Bankrupt cryptocurrency exchange FTX owed $8.7 billion to its customers—approximately 74%, or $6.4 billion, of that was misappropriated fiat currency and stablecoins, according to a report released on Monday.
The report from the FTX bankruptcy team led by new CEO John J. Ray III, the second report on the exchange's financial condition since its collapse last November, now quantifies what the failed exchange owes its customers—a staggering $8.7 billion.
The investigation uncovered instances of commingling and misuse of customer deposits, with approximately $6.4 billion of the owed amount in the form of misappropriated fiat currency and stablecoins.
So far, $7 billion in liquid assets have been recovered, and efforts are underway to identify additional recoveries.

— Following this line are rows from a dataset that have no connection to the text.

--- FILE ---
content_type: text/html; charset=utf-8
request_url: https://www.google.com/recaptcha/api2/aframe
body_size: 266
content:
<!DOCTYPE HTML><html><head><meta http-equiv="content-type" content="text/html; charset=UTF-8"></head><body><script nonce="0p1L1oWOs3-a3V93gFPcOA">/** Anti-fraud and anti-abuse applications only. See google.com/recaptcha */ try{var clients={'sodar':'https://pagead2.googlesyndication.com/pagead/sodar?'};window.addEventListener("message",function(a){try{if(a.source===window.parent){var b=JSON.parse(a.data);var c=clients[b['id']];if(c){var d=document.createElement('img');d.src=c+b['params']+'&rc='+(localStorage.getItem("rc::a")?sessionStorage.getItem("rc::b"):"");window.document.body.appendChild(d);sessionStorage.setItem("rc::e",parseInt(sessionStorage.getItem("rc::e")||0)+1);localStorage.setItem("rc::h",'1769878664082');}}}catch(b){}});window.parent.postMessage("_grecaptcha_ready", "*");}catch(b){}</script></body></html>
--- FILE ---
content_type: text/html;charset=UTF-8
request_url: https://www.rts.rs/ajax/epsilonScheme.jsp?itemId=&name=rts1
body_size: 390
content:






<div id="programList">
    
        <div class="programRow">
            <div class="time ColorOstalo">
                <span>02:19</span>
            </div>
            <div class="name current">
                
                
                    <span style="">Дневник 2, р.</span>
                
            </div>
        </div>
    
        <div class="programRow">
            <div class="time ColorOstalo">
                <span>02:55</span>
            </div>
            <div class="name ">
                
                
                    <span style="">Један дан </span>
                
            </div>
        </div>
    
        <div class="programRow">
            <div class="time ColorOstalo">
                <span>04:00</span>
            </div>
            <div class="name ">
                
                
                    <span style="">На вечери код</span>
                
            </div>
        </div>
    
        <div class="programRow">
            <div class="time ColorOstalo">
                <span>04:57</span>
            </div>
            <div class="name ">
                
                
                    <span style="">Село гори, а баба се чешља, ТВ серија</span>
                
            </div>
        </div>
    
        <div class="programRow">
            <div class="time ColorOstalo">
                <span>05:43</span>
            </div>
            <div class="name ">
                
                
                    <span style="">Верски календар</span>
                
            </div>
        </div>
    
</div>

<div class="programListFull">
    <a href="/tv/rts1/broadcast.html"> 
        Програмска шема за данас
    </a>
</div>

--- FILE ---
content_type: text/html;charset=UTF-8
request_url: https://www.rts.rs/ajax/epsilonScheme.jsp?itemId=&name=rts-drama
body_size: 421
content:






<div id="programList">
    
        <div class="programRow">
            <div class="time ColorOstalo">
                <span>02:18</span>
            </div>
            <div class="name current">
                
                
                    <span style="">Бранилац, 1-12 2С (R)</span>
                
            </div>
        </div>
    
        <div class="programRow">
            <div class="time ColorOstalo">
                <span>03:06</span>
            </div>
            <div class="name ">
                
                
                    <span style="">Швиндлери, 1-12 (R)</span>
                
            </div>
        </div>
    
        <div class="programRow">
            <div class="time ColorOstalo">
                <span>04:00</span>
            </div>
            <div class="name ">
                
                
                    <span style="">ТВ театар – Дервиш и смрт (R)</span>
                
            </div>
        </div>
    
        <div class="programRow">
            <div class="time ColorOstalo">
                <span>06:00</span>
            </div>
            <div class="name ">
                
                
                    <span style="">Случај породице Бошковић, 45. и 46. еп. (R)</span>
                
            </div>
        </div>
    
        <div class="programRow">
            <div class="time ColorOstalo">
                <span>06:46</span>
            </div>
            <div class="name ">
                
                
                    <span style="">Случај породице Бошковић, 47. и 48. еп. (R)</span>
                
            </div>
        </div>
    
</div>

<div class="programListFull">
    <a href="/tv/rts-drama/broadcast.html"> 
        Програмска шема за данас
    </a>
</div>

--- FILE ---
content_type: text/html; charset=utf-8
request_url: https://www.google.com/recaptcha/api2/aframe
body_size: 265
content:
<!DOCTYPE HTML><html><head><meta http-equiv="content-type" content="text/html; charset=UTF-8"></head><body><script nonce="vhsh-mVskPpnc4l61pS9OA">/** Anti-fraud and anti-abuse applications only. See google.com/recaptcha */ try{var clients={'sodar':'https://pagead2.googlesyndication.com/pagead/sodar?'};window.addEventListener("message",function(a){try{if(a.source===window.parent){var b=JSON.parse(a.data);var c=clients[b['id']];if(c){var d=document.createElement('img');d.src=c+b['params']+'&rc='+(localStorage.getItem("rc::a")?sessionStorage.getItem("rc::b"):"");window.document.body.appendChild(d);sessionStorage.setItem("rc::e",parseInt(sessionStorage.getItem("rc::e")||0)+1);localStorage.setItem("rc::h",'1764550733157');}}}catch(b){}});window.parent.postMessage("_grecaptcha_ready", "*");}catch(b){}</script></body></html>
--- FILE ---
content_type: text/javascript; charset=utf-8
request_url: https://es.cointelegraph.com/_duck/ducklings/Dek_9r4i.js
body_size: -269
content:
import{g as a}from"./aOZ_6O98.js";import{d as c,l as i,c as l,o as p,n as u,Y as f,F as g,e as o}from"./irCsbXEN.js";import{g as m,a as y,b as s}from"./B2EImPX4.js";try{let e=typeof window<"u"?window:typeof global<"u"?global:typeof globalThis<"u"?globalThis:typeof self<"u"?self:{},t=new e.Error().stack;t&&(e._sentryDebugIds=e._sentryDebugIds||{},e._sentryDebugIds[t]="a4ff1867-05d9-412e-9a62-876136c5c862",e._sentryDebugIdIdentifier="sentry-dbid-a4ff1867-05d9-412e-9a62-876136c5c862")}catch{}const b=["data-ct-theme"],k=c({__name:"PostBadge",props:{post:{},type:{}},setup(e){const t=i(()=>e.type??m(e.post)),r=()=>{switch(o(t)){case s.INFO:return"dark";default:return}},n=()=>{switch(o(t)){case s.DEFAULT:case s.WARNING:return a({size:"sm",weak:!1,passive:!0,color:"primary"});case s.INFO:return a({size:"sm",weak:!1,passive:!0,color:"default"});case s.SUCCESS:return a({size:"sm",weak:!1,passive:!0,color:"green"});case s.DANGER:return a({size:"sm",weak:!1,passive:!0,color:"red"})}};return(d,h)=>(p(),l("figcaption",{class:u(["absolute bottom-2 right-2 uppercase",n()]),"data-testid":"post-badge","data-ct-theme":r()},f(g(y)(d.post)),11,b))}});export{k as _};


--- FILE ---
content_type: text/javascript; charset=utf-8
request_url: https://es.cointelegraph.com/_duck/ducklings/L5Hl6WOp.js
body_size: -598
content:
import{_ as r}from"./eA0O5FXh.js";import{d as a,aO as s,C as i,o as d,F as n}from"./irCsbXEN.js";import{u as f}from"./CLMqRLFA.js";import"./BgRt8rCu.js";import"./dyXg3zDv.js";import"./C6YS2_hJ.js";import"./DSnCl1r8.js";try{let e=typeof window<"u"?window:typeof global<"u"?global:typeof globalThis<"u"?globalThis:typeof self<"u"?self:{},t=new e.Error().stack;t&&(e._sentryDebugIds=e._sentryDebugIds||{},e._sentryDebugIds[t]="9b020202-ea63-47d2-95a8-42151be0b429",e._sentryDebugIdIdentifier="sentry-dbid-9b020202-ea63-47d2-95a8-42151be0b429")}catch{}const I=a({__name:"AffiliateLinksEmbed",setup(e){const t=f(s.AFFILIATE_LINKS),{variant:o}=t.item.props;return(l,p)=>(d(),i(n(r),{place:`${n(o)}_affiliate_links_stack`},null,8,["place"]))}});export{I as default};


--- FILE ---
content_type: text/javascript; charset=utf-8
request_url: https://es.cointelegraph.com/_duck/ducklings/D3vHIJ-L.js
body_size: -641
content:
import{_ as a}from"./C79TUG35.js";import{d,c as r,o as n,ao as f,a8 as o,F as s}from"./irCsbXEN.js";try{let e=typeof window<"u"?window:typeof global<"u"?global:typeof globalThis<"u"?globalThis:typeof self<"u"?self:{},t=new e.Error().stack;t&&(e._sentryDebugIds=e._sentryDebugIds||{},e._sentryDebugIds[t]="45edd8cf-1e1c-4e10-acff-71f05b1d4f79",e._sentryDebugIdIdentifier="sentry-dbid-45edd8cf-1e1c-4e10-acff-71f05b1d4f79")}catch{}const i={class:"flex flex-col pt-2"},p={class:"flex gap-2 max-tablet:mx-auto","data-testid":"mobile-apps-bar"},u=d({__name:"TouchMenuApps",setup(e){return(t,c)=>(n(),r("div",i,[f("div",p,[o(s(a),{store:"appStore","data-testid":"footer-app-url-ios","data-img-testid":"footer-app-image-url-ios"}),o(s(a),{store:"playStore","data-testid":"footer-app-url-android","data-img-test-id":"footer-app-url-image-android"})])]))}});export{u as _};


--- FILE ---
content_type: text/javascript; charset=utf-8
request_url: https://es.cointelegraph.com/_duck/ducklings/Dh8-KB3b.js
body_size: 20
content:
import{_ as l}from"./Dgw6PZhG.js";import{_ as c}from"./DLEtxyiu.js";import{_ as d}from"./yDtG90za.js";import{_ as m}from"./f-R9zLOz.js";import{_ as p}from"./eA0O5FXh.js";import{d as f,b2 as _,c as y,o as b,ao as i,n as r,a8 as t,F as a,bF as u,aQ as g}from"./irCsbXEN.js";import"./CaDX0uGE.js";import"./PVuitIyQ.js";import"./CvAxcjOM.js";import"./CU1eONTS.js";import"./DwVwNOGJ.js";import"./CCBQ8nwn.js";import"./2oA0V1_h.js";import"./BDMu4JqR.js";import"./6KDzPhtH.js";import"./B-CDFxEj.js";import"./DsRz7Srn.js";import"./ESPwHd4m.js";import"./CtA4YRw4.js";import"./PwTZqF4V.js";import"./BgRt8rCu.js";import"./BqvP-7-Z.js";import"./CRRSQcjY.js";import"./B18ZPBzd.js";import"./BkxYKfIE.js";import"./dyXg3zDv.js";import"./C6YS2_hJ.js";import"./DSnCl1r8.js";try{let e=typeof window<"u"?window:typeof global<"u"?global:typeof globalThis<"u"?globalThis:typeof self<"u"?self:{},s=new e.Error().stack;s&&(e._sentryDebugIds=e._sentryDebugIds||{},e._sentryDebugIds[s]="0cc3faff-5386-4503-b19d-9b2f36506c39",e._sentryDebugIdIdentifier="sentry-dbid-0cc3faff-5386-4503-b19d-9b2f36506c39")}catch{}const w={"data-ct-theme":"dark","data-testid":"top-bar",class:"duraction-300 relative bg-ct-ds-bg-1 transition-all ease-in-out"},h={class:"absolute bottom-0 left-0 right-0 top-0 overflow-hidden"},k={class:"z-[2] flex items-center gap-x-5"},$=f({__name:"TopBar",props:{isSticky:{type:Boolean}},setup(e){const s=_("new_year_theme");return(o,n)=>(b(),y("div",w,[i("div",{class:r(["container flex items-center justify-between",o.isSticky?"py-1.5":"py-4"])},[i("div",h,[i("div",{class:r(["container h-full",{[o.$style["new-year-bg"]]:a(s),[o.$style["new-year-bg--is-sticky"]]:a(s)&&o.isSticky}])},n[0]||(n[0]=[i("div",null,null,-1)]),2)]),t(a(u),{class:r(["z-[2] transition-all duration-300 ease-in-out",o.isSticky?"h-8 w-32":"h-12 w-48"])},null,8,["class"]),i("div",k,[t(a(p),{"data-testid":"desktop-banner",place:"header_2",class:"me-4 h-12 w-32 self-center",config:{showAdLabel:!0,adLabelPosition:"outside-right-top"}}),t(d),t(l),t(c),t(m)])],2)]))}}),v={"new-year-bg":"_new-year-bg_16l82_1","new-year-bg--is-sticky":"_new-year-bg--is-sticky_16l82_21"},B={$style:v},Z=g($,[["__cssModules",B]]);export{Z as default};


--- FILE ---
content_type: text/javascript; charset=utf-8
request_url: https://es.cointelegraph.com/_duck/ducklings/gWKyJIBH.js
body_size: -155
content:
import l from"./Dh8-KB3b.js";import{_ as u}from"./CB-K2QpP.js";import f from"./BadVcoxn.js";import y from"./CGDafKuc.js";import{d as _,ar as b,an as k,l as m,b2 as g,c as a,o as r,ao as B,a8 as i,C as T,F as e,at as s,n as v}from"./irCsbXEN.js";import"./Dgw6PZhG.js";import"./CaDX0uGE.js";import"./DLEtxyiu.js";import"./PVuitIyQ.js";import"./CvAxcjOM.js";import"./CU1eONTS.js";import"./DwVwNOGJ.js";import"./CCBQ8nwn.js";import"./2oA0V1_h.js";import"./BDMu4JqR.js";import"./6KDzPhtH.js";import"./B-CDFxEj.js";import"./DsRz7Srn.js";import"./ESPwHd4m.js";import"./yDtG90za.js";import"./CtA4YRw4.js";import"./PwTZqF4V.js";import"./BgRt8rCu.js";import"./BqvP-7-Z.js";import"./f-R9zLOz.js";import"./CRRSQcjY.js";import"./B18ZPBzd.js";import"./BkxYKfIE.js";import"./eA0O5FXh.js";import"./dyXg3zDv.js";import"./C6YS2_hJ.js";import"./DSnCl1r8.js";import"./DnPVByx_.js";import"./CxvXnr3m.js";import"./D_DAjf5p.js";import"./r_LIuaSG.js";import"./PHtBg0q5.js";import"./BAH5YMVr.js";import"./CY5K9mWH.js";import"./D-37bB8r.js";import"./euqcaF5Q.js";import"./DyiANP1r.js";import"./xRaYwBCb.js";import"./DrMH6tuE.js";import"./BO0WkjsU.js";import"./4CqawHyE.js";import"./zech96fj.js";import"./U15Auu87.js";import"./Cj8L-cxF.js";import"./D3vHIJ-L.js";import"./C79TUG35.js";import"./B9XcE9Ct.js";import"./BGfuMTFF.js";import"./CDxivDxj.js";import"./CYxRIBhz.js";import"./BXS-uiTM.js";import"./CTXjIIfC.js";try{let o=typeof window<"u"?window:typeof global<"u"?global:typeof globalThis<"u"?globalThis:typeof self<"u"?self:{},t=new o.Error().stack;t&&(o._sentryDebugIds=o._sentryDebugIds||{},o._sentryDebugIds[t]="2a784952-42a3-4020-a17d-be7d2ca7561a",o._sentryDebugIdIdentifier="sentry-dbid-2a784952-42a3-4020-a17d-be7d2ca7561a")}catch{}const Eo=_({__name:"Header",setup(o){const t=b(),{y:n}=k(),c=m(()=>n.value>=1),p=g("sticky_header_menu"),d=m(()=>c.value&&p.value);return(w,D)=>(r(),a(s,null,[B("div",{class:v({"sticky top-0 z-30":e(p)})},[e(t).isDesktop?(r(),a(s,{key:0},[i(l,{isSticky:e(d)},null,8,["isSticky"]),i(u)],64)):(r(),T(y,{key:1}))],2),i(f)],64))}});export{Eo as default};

However, the report also adds, «It is important to recognize that this analysis is ongoing, incomplete and subject to change.»
The report paints a damaging picture of the company's management and senior lawyers who knowingly mishandled customer funds, engaging in deceptive practices such as falsifying documents and evading detection by relocating the FTX Group across different jurisdictions.
Specifically, it disclosed that FTX Group had provided false information about the nature of related trading firm Alameda Research's bank account, which was used to process customer funds.
In a statement, Ray, leading the recovery efforts, emphasized that the image of FTX as a customer-focused industry leader was nothing more than a facade from the earliest stages.
«The FTX Senior Executives did not commingle and misuse customer deposits by accident,» Ray said in the report. «Commingling and misuse occurred at their direction, and by their design.»